THE TASK: The expected answer is the set of lines in the data below between the line holding "boxes (frame 2" and the line holding "common name: blue wildebeest", inclusive, written out exactly.

Dataset entries:
*-*-*

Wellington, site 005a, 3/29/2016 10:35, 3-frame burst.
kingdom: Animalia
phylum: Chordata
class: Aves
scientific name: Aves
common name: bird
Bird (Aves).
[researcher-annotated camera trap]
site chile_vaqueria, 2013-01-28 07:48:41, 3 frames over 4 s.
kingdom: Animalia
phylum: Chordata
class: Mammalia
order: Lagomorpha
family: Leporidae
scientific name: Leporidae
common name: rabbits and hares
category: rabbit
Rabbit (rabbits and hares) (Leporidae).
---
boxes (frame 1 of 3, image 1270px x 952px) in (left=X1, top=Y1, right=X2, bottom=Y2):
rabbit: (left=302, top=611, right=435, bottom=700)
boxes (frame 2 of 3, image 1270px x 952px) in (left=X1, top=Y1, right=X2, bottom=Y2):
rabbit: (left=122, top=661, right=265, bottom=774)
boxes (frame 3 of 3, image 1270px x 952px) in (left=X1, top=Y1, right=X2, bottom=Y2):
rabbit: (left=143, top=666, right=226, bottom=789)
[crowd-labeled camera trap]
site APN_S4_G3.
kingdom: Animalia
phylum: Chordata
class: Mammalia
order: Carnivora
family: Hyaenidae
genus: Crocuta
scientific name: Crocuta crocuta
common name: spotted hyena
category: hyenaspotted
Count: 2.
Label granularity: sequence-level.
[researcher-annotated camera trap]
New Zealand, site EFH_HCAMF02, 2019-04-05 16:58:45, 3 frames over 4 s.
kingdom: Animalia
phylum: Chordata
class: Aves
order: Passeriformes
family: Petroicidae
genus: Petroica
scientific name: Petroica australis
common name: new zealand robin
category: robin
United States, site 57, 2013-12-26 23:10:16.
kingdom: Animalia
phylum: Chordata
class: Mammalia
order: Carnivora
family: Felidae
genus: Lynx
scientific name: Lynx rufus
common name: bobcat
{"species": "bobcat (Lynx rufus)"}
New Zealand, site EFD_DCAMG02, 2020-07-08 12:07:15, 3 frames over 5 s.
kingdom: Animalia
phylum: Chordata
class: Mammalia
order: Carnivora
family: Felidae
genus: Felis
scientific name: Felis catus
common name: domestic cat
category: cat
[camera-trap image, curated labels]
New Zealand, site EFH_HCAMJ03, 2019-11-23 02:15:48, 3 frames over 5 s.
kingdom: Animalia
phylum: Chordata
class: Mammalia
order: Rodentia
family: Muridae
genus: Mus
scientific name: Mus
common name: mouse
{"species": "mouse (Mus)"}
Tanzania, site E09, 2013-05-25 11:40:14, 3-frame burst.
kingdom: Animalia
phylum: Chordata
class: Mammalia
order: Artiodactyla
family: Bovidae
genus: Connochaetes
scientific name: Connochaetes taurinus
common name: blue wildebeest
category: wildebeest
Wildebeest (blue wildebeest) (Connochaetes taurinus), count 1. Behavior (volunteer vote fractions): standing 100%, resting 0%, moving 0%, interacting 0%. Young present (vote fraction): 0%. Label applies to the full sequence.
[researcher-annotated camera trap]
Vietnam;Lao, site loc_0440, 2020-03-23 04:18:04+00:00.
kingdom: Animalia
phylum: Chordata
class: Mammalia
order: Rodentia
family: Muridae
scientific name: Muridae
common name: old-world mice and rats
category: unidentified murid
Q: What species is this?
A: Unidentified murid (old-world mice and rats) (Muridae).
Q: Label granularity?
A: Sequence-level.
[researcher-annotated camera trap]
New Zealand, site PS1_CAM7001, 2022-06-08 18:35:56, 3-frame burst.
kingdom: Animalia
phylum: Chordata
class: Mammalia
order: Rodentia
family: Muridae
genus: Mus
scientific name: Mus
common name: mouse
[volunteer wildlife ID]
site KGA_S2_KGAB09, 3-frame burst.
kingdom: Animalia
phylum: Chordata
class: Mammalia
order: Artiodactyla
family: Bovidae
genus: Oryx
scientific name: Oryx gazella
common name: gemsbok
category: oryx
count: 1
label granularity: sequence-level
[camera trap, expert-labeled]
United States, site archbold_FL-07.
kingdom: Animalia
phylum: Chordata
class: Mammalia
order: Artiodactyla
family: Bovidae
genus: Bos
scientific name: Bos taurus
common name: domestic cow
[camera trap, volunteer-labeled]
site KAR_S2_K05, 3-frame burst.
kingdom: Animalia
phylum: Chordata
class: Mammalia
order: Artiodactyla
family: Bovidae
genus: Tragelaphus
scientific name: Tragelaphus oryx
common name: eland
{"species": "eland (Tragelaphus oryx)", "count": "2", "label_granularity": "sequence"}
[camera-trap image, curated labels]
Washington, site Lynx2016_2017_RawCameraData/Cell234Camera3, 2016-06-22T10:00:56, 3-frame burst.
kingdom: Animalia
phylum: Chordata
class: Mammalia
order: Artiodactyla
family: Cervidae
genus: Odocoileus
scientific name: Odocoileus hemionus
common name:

*-*-*

SOLUTION TO THIS PROBLEM:
boxes (frame 2 of 3, image 1270px x 952px) in (left=X1, top=Y1, right=X2, bottom=Y2):
rabbit: (left=122, top=661, right=265, bottom=774)
boxes (frame 3 of 3, image 1270px x 952px) in (left=X1, top=Y1, right=X2, bottom=Y2):
rabbit: (left=143, top=666, right=226, bottom=789)
[crowd-labeled camera trap]
site APN_S4_G3.
kingdom: Animalia
phylum: Chordata
class: Mammalia
order: Carnivora
family: Hyaenidae
genus: Crocuta
scientific name: Crocuta crocuta
common name: spotted hyena
category: hyenaspotted
Count: 2.
Label granularity: sequence-level.
[researcher-annotated camera trap]
New Zealand, site EFH_HCAMF02, 2019-04-05 16:58:45, 3 frames over 4 s.
kingdom: Animalia
phylum: Chordata
class: Aves
order: Passeriformes
family: Petroicidae
genus: Petroica
scientific name: Petroica australis
common name: new zealand robin
category: robin
United States, site 57, 2013-12-26 23:10:16.
kingdom: Animalia
phylum: Chordata
class: Mammalia
order: Carnivora
family: Felidae
genus: Lynx
scientific name: Lynx rufus
common name: bobcat
{"species": "bobcat (Lynx rufus)"}
New Zealand, site EFD_DCAMG02, 2020-07-08 12:07:15, 3 frames over 5 s.
kingdom: Animalia
phylum: Chordata
class: Mammalia
order: Carnivora
family: Felidae
genus: Felis
scientific name: Felis catus
common name: domestic cat
category: cat
[camera-trap image, curated labels]
New Zealand, site EFH_HCAMJ03, 2019-11-23 02:15:48, 3 frames over 5 s.
kingdom: Animalia
phylum: Chordata
class: Mammalia
order: Rodentia
family: Muridae
genus: Mus
scientific name: Mus
common name: mouse
{"species": "mouse (Mus)"}
Tanzania, site E09, 2013-05-25 11:40:14, 3-frame burst.
kingdom: Animalia
phylum: Chordata
class: Mammalia
order: Artiodactyla
family: Bovidae
genus: Connochaetes
scientific name: Connochaetes taurinus
common name: blue wildebeest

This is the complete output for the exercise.